Welcome to Tamana Mike!” Zenida was leading a group of women behind her.  “I want to introduce you to Elena, your head teacher at the primary school.”  Elena, was a short older lady with one of the biggest smiles I had ever seen.  “Mauri Mike! How was your flight?”  “Surprisingly long, and I am so glad to finally be here,” I responded.  “Yes I know it is a long flight since we are one of the furthest islands from Tarawa.  We are very excited to have though!  Do you have any bags?” “A few,” I said knowing full well that half of the luggage on the plane was mine.  “We have many people here to help bring your things to your house,” she explained pointing to a truck full of women and children parked by the brick building.  “Let me introduce you to the other teachers.”  As I was being introduced to all of them, a team of men were loading all of my bags onto the truck. 

The island’s climate was much different from what I had become accustomed to in the northern islands.

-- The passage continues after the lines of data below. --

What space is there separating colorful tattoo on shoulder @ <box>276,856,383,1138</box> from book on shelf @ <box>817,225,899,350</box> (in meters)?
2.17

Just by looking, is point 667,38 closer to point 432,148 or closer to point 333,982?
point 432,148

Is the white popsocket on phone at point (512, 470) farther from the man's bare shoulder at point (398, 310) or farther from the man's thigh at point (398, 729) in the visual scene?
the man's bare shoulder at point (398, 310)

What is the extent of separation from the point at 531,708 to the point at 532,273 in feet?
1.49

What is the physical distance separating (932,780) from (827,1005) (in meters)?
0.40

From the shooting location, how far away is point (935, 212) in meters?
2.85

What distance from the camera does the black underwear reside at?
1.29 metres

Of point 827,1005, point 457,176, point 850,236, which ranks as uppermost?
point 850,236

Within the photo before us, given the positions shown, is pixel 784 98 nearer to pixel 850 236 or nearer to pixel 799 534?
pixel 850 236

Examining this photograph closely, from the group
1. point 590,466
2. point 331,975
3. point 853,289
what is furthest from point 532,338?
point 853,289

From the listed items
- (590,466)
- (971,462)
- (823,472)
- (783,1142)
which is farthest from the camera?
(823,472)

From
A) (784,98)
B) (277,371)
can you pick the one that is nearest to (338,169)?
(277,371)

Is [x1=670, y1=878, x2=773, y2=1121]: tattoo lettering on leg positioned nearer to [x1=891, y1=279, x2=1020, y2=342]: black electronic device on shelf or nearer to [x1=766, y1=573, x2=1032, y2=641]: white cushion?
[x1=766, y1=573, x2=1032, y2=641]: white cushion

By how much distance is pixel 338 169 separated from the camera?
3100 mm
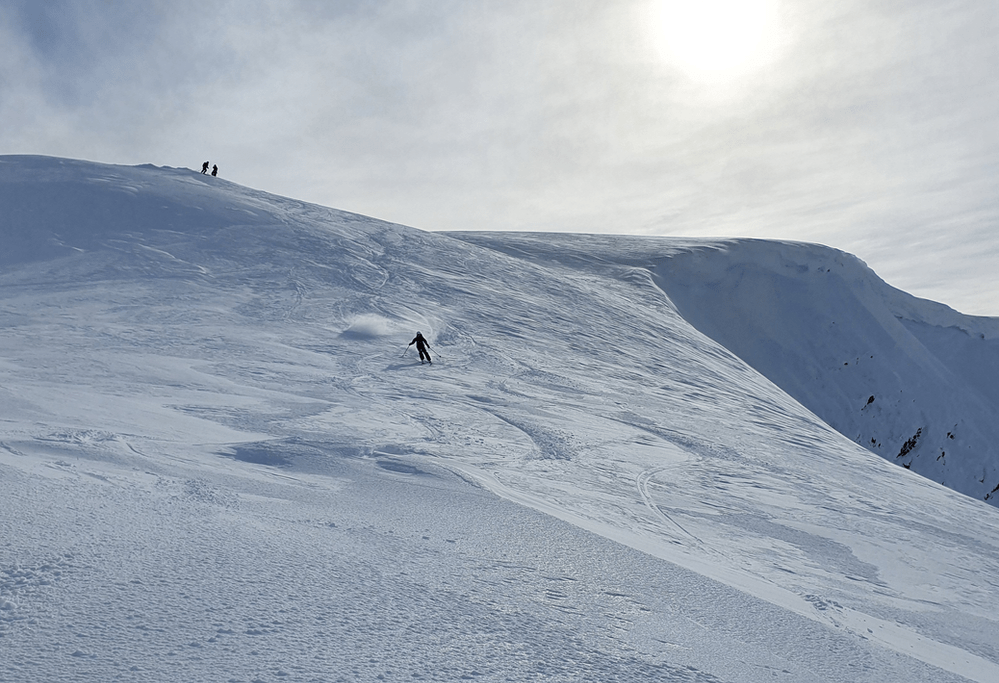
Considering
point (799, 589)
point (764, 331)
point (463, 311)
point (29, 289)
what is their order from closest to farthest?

The air was dry, the land was dusty, and the grass was brown.  Following tradition, we drove around the entire island three times to familiarize myself with the island and introduce myself to the spirits.  The island had three villages.  The northern was Bakarawa, the central Bakaakaa, and southern Barebuka.  Ten village groups existed within these three villages.  They frequently had social events in group canoe houses.  Though villages covered the island from north to south, all facets of northern and southern village social life (houses, maneabas, stores, offices, canoe houses, and the church) existed only on the western side of the island.  Bush land, where family burial plots and spirits resided occupied the eastern side of the island.  The center village, where the government station was located, spanned the entire width of the entire island.

After 3 trips around the island, we pulled into Bakaakaa, the central village.  Pointing down the road, Zenida said, “I live right over there.” As we pulled into the school compound, I could easily see her clinic from my house.  My attention quickly turned to the large locally constructed home with concrete shingles on its roof in front of us when the truck came to a complete stop. 

A young man who looked my age was waiting on the steps of my new house with a baby in his arms.  “That’s Meekei, my husband,” said Matty, one of the teachers, as she jumped off to take the child from his arms.  Meekei then came over and grabbed some bags.  “Follow me, I’ll show you your home.”  Jumping off the truck with bags in hand, I followed him up the steps to the split-level house.  He opened the door to an enclosed porch, and a bedroom complete with built in shelving.  Down the narrow hall was a large living room and stairs leading down to the kitchen, bathroom and indoor well pump!  I felt like I had won a housing lottery.  Once familiarized with the house, we headed back to the truck to bring more bags and buckets into the house. 
When finished, he said, “You must be hungry after traveling so many hours.  We have prepared some foods for a welcome lunch with all of the teachers and their families.”  He brought me to the school’s maneaba where all of the other teachers, and Zenida were.  Everyone tried to speak English if I was not able to understand.  For those who could not, Elena was more than willing to translate. I felt so welcomed and very thankful to have another Peace Corps with me!  I felt so fortunate to have everyone there!  I sat by Meekei’s family during the lunch and got to know them a bit more.  He was four years older than I, and had a one year old child, Nash.  Both not completely proficient in either one’s language, we chatted in Kiribati and English. Nash, and I became quick friends.  After only a short time he was crawling all over me, and seemed to be amazed with my hairy legs.  Most I-Kiribati lacked any kind of visible body hair.  There were a handful of other children darting in and out of the maneaba, noticing my interactions with Nash.  They made brief eye contact with me before rushing into the arms of their older siblings or parents.  Eventually, some made their way up to me and also began petting my arms and legs.  I succumbed to letting whoever was brave enough to approach, stare, and pet me.  To everyone’s amusement, I was covered with little ones by the end of the welcome lunch.